Date of Conferral


Date of Award







Kimberley Cox


Prohealth competencies, positive outcome expectancies, and adaptive stress appraisals have profound implications for the real-world transition of college seniors—a population for which engagement in physical activity reflects a preeminent concern. Prior studies on exercise self-efficacy (ESE), dispositional optimism (DO), perceived stress (PS), and physical activity have yielded inconclusive evidence of the emergent psychosocial challenges encountered during the final year of the college experience. Using a triadic framework of self-efficacy, attribution, and cognitive appraisal theories, this crosssectional, quantitative study was conducted using a web survey to examine (a) the impact of physical activity level on ESE, DO, and PS; (b) the relationships that exist between ESE, DO, and PS; and (c) whether DO, PS, and sex predict ESE in a sample of 138 college seniors. The Barriers Self-Efficacy Scale, Revised Life Orientation Test, Perceived Stress Scale, and Stages of Exercise Change Questionnaire were used to assess the respective lines of inquiry. Between-groups analysis of variance, correlation, and standard multiple regression analyses were conducted to test each respective hypothesis.
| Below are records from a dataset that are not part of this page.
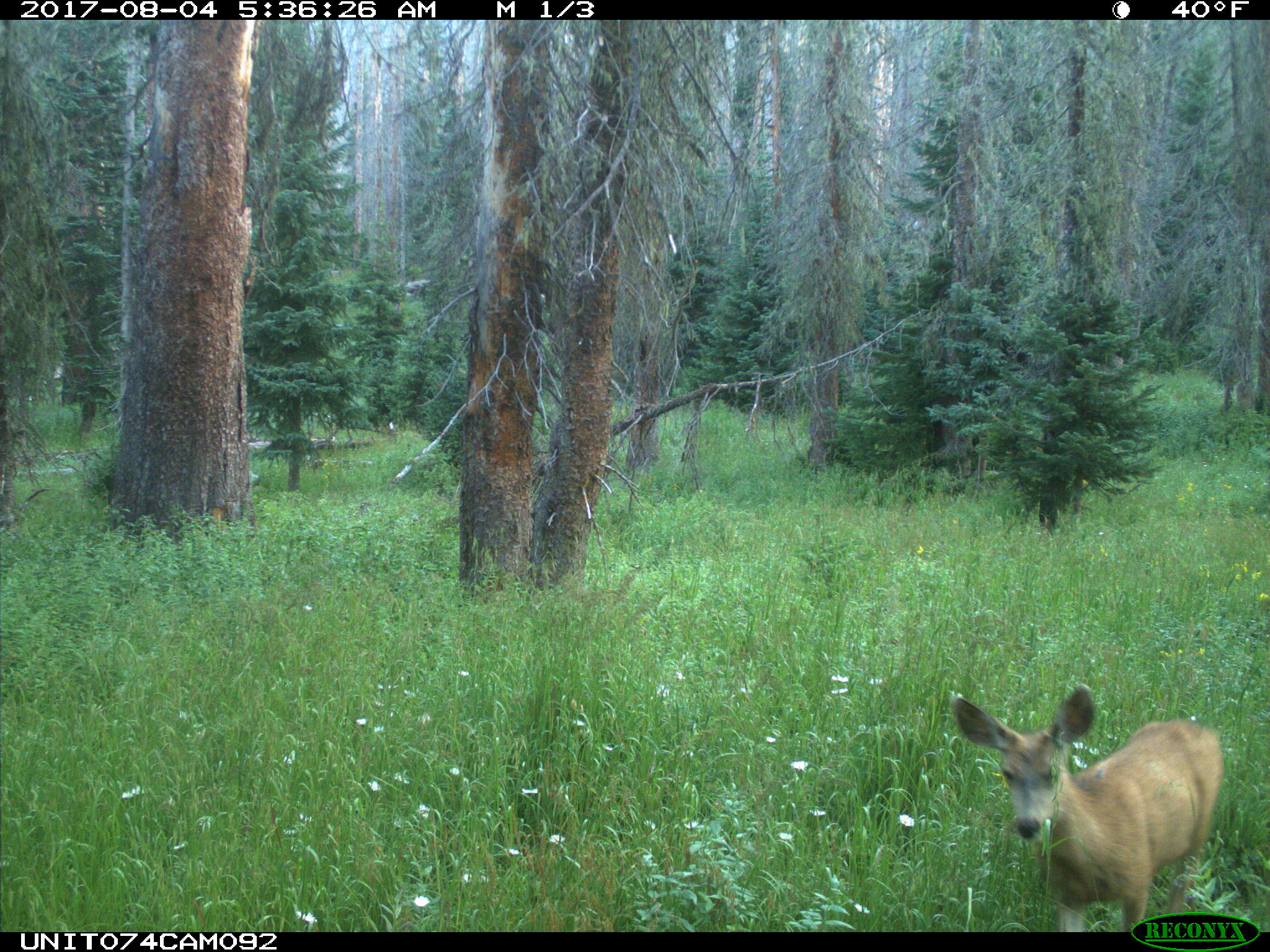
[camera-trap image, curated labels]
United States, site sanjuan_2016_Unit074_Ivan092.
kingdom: Animalia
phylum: Chordata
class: Mammalia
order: Artiodactyla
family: Cervidae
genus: Odocoileus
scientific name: Odocoileus hemionus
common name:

Results indicated (a) significant mean differences in ESE, DO, and PS for exercise maintainers; (b) large intercorrelations among ESE, DO, and PS; and (c) PS as the most significant correlate and the strongest predictor of ESE. Findings can be used to frame the college years as a transformative experience for indoctrinating the competency beliefs that underpin leadership potentials, internalizing perceived controllability over objectives, and engendering challenge-approach orientations—prerequisites for real-world adaptation and potential building blocks for positive social change.